* [Exercise objective]
Every record below should be transcribed exactly. Omit the images.

Dataset rows
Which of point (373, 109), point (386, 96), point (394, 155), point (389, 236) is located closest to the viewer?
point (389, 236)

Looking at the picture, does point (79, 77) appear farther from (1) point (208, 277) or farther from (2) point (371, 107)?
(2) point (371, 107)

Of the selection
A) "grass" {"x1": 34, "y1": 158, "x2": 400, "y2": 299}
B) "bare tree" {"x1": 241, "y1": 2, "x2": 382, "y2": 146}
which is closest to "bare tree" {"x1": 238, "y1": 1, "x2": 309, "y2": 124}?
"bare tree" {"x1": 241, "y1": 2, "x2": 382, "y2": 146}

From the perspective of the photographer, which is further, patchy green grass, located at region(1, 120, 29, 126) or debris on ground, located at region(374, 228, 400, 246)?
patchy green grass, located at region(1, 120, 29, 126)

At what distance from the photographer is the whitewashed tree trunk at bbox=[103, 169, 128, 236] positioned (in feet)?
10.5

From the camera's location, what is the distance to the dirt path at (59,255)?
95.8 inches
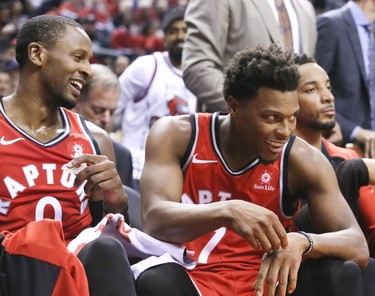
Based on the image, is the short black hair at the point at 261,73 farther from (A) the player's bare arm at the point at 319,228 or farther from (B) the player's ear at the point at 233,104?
(A) the player's bare arm at the point at 319,228

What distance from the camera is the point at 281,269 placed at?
117 inches

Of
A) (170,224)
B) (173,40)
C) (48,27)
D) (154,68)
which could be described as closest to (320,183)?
(170,224)

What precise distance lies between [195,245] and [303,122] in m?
1.19

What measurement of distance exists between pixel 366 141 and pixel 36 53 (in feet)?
7.31

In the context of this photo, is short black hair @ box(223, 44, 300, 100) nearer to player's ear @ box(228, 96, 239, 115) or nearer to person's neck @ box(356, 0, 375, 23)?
player's ear @ box(228, 96, 239, 115)

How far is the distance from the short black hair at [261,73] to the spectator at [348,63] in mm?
1931

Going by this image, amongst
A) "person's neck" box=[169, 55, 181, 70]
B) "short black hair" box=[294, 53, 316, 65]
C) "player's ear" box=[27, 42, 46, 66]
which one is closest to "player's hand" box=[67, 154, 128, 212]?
"player's ear" box=[27, 42, 46, 66]

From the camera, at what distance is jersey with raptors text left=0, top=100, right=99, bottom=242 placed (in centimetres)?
325

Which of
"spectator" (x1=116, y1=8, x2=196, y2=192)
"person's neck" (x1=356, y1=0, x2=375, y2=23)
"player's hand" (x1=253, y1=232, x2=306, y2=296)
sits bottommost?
"spectator" (x1=116, y1=8, x2=196, y2=192)

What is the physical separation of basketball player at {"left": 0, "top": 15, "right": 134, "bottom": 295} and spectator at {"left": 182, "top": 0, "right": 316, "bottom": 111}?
1.04 m

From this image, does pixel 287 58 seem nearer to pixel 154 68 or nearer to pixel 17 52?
pixel 17 52

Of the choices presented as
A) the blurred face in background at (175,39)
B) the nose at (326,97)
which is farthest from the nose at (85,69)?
the blurred face in background at (175,39)

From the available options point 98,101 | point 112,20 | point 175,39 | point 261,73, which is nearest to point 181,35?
point 175,39

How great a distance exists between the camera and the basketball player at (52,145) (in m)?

* [Response to this exercise]
Which of point (373, 109), point (386, 96), point (394, 155), point (389, 236) is located closest to the viewer?
point (389, 236)

Looking at the picture, does point (79, 77) appear farther from (1) point (208, 277) or farther from (2) point (371, 107)?
(2) point (371, 107)

Of the selection
A) "grass" {"x1": 34, "y1": 158, "x2": 400, "y2": 299}
B) "bare tree" {"x1": 241, "y1": 2, "x2": 382, "y2": 146}
which is closest to "bare tree" {"x1": 238, "y1": 1, "x2": 309, "y2": 124}?
"bare tree" {"x1": 241, "y1": 2, "x2": 382, "y2": 146}

From the perspective of the photographer, which is further, patchy green grass, located at region(1, 120, 29, 126) or debris on ground, located at region(374, 228, 400, 246)?
patchy green grass, located at region(1, 120, 29, 126)

At what distance from the photographer is the whitewashed tree trunk at bbox=[103, 169, 128, 236] positioned (in feet)?
10.5

From the camera's location, what is the distance to the dirt path at (59,255)?
95.8 inches
Based on the image, is the short black hair at the point at 261,73 farther from (A) the player's bare arm at the point at 319,228 or farther from (B) the player's ear at the point at 233,104?
(A) the player's bare arm at the point at 319,228

What distance from the camera is the point at 281,269 placed at?
117 inches

Of
A) (170,224)
B) (173,40)
C) (48,27)
D) (154,68)
which could be described as closest to (320,183)?
(170,224)

What precise distance lies between [195,245] and [303,122] in m?
1.19

What measurement of distance exists between pixel 366 141 and pixel 36 53 (in feet)?
7.31

In the context of this photo, is short black hair @ box(223, 44, 300, 100) nearer to player's ear @ box(228, 96, 239, 115) or nearer to person's neck @ box(356, 0, 375, 23)?
player's ear @ box(228, 96, 239, 115)

How far is the distance from the short black hair at [261,73] to the spectator at [348,63] in mm?
1931

Going by this image, amongst
A) "person's neck" box=[169, 55, 181, 70]
B) "short black hair" box=[294, 53, 316, 65]
C) "player's ear" box=[27, 42, 46, 66]
which one is closest to "player's hand" box=[67, 154, 128, 212]?
"player's ear" box=[27, 42, 46, 66]

From the camera, at what distance is jersey with raptors text left=0, top=100, right=99, bottom=242 placed (in centimetres)?
325

Which of
"spectator" (x1=116, y1=8, x2=196, y2=192)
"person's neck" (x1=356, y1=0, x2=375, y2=23)
"player's hand" (x1=253, y1=232, x2=306, y2=296)
sits bottommost?
"spectator" (x1=116, y1=8, x2=196, y2=192)

What is the physical separation of basketball player at {"left": 0, "top": 15, "right": 134, "bottom": 295} and spectator at {"left": 182, "top": 0, "right": 316, "bottom": 111}?
1.04 m

From this image, does pixel 287 58 seem nearer to pixel 154 68 or nearer to pixel 17 52?
pixel 17 52

Of the choices presented as
A) the blurred face in background at (175,39)
B) the nose at (326,97)
which is farthest from the nose at (85,69)?
the blurred face in background at (175,39)

From the available options point 98,101 | point 112,20 | point 175,39 | point 261,73, which is nearest to point 181,35?
point 175,39

How great a distance exists between the camera and the basketball player at (52,145) (in m)?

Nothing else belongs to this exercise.